# Goal of the exercise
Find each line in the data below that contains the word "farthest" and copy those lines out. Only matches with the same uppercase and lowercase letters count.

# Raw records
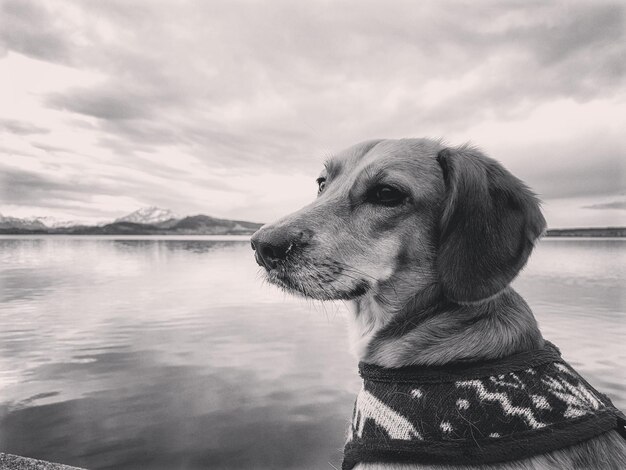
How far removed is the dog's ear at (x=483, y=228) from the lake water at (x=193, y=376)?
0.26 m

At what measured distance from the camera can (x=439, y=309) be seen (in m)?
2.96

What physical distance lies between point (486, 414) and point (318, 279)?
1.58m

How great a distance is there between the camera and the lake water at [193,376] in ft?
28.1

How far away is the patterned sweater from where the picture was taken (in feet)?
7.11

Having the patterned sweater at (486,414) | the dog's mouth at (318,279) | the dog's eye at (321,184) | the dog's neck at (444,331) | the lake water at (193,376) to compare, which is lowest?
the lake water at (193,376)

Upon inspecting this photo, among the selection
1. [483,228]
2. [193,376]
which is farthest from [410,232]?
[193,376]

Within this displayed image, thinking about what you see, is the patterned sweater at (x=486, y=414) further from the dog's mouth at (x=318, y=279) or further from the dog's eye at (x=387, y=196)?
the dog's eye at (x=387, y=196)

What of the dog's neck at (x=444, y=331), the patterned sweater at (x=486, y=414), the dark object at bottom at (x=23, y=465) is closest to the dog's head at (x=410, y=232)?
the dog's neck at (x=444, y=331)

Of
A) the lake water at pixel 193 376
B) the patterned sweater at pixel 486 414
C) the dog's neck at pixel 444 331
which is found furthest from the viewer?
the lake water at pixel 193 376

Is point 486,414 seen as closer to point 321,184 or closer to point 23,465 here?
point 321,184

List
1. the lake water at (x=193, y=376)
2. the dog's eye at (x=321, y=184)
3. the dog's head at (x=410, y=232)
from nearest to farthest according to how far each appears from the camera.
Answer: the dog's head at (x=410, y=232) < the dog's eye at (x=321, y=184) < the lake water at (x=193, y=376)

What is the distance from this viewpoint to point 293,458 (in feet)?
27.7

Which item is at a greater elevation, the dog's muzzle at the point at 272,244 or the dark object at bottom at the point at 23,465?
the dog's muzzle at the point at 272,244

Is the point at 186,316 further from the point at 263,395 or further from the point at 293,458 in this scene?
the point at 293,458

--

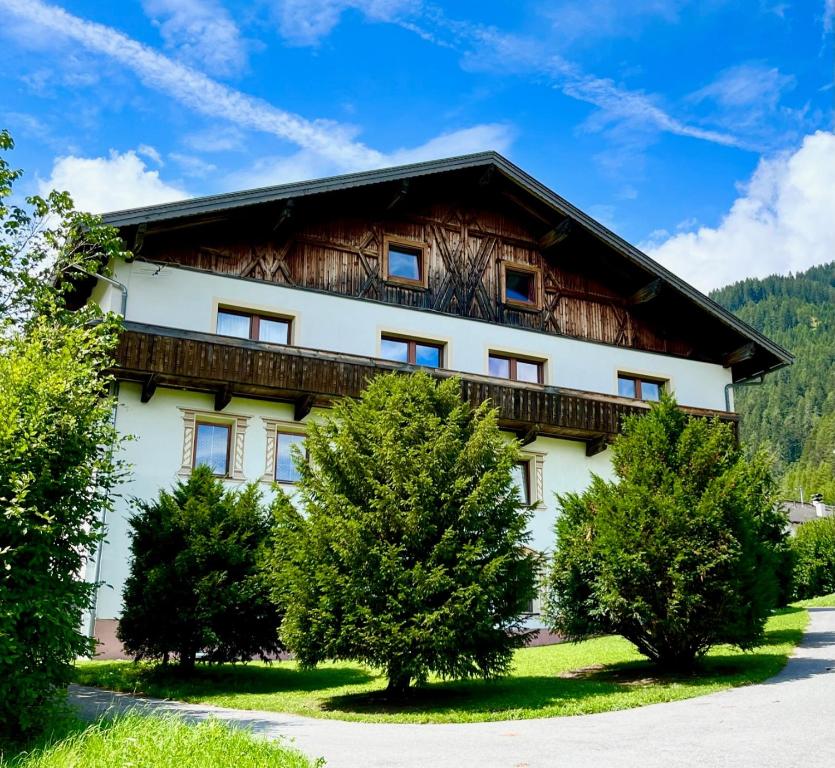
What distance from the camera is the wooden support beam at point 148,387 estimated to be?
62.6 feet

# Problem solution
which is farthest from [410,232]?
from nearest to farthest according to how far each appears from the camera.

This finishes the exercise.